Exercise aim: Reproduce the following lines verbatim, preserving every character, space, and line break without alteration.

** START **

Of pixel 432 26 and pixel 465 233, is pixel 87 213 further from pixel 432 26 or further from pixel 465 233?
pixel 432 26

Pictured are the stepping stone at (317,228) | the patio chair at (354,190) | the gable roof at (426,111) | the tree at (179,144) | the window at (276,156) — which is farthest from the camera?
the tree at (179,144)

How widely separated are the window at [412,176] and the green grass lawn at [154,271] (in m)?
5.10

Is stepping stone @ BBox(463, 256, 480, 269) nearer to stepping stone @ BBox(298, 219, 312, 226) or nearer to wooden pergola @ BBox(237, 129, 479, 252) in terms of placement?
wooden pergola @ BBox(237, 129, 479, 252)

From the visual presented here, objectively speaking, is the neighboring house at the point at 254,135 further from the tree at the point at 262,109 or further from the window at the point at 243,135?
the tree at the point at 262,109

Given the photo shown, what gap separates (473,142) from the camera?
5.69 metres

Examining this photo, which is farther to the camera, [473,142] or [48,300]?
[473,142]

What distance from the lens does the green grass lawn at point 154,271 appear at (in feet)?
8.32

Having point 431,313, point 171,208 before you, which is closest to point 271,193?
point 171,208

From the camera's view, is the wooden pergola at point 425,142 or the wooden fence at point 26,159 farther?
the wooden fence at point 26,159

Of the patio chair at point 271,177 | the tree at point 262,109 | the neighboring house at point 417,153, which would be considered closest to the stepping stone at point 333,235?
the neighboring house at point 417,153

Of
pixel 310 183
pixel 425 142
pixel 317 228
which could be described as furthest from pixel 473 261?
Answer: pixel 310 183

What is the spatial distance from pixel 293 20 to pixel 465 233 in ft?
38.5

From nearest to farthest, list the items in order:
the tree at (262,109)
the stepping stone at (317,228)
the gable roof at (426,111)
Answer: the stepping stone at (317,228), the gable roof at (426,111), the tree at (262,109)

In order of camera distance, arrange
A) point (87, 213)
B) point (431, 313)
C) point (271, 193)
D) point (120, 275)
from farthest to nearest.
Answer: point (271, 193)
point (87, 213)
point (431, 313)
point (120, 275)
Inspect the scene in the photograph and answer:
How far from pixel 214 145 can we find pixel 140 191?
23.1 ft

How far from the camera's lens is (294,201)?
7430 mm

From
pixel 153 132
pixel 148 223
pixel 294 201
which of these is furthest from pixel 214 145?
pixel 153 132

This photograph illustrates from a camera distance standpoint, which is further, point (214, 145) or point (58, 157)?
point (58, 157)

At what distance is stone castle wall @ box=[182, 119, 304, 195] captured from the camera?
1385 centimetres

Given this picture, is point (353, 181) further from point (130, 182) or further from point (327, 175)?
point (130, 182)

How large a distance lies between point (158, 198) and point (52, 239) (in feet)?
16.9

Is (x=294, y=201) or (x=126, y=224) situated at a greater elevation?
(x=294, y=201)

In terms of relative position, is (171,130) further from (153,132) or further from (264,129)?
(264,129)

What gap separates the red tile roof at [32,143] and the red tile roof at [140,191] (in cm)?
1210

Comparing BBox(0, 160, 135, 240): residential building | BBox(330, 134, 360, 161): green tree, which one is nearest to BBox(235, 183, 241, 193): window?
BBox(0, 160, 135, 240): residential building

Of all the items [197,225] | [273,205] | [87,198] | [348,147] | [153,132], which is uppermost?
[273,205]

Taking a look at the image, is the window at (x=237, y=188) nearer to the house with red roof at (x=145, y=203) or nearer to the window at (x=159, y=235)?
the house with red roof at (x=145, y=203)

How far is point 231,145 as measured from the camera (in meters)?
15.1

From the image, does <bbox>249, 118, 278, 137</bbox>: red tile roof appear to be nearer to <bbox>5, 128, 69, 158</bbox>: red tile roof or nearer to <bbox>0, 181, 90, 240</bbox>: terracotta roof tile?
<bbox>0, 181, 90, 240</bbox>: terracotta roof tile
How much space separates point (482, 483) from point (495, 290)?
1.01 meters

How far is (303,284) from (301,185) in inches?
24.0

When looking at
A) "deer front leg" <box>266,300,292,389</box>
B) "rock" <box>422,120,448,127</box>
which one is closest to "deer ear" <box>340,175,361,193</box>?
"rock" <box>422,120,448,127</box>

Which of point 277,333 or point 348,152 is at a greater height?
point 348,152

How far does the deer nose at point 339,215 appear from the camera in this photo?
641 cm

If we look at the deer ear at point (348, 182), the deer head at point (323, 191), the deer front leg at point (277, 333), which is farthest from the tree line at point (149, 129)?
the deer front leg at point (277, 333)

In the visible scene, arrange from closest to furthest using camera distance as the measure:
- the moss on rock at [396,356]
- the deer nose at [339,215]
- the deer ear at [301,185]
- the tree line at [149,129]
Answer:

** END **

The output:
Of pixel 432 26 and pixel 465 233, is pixel 87 213 further from pixel 432 26 or further from pixel 465 233?
pixel 432 26

Pictured are the stepping stone at (317,228) | the patio chair at (354,190) | the gable roof at (426,111) | the tree at (179,144) | the window at (276,156) — which is farthest from the camera?
the tree at (179,144)

How widely separated are the window at [412,176] and the green grass lawn at [154,271] (in m)?
5.10

Is stepping stone @ BBox(463, 256, 480, 269) nearer to stepping stone @ BBox(298, 219, 312, 226) or nearer to wooden pergola @ BBox(237, 129, 479, 252) in terms of placement?
wooden pergola @ BBox(237, 129, 479, 252)

From the visual presented here, objectively speaking, is the neighboring house at the point at 254,135 further from the tree at the point at 262,109 or further from the window at the point at 243,135?
the tree at the point at 262,109

Given the photo shown, what gap separates (473,142) from the camera?
5.69 metres

Examining this photo, which is farther to the camera, [473,142] or [48,300]?
[473,142]

What distance from the lens does the green grass lawn at point 154,271 appear at (in feet)?
8.32

Having point 431,313, point 171,208 before you, which is closest to point 271,193?
point 171,208

From the camera's view, is the wooden pergola at point 425,142 or the wooden fence at point 26,159 farther?
the wooden fence at point 26,159

Of the patio chair at point 271,177 | the tree at point 262,109 | the neighboring house at point 417,153, which would be considered closest to the stepping stone at point 333,235?
the neighboring house at point 417,153

Of
pixel 310 183
pixel 425 142
pixel 317 228
which could be described as furthest from pixel 473 261?
Answer: pixel 310 183

What is the spatial distance from pixel 293 20 to pixel 465 233 in ft?
38.5

From nearest to farthest, list the items in order:
the tree at (262,109)
the stepping stone at (317,228)
the gable roof at (426,111)
Answer: the stepping stone at (317,228), the gable roof at (426,111), the tree at (262,109)

In order of camera distance, arrange
A) point (87, 213)
B) point (431, 313)
C) point (271, 193)
D) point (120, 275)
from farthest to nearest.
Answer: point (271, 193)
point (87, 213)
point (431, 313)
point (120, 275)
Inspect the scene in the photograph and answer:
How far from pixel 214 145 can we find pixel 140 191?
23.1 ft

How far from the camera's lens is (294,201)?
7430 mm

From
pixel 153 132
pixel 148 223
pixel 294 201
which of these is furthest from pixel 214 145?
pixel 153 132

This photograph illustrates from a camera distance standpoint, which is further, point (214, 145) or point (58, 157)?
point (58, 157)

At what distance is stone castle wall @ box=[182, 119, 304, 195] captured from the camera?
1385 centimetres

Given this picture, is point (353, 181) further from point (130, 182) or further from point (327, 175)?
point (130, 182)

How large a distance lies between point (158, 198) and point (52, 239) (in feet)?
16.9

Is (x=294, y=201) or (x=126, y=224) situated at a greater elevation?
(x=294, y=201)

In terms of relative position, is (171,130) further from (153,132) or further from (264,129)?
(264,129)

What gap separates the red tile roof at [32,143] and the red tile roof at [140,191] (in cm)?
1210

Comparing BBox(0, 160, 135, 240): residential building | BBox(330, 134, 360, 161): green tree, which one is nearest to BBox(235, 183, 241, 193): window?
BBox(0, 160, 135, 240): residential building

Of all the items [197,225] | [273,205] | [87,198] | [348,147] | [153,132], which is uppermost?
[273,205]

Taking a look at the image, is the window at (x=237, y=188) nearer to the house with red roof at (x=145, y=203) or nearer to the window at (x=159, y=235)?
the house with red roof at (x=145, y=203)

How far is point 231,145 as measured from the camera (in meters)?
15.1

From the image, does <bbox>249, 118, 278, 137</bbox>: red tile roof appear to be nearer to <bbox>5, 128, 69, 158</bbox>: red tile roof or nearer to <bbox>0, 181, 90, 240</bbox>: terracotta roof tile?
<bbox>0, 181, 90, 240</bbox>: terracotta roof tile
How much space separates point (482, 483) from point (495, 290)?
1.01 meters

How far is (303,284) from (301,185) in inches?
24.0

When looking at
A) "deer front leg" <box>266,300,292,389</box>
B) "rock" <box>422,120,448,127</box>
which one is closest to "deer ear" <box>340,175,361,193</box>?
"rock" <box>422,120,448,127</box>

Which of point 277,333 or point 348,152 is at a greater height?
point 348,152

How far does the deer nose at point 339,215 appear from the camera in this photo?
641 cm

If we look at the deer ear at point (348, 182), the deer head at point (323, 191), the deer front leg at point (277, 333), which is farthest from the tree line at point (149, 129)?
the deer front leg at point (277, 333)

In the visible scene, arrange from closest to furthest using camera distance as the measure:
- the moss on rock at [396,356]
- the deer nose at [339,215]
- the deer ear at [301,185]
- the tree line at [149,129]
Answer:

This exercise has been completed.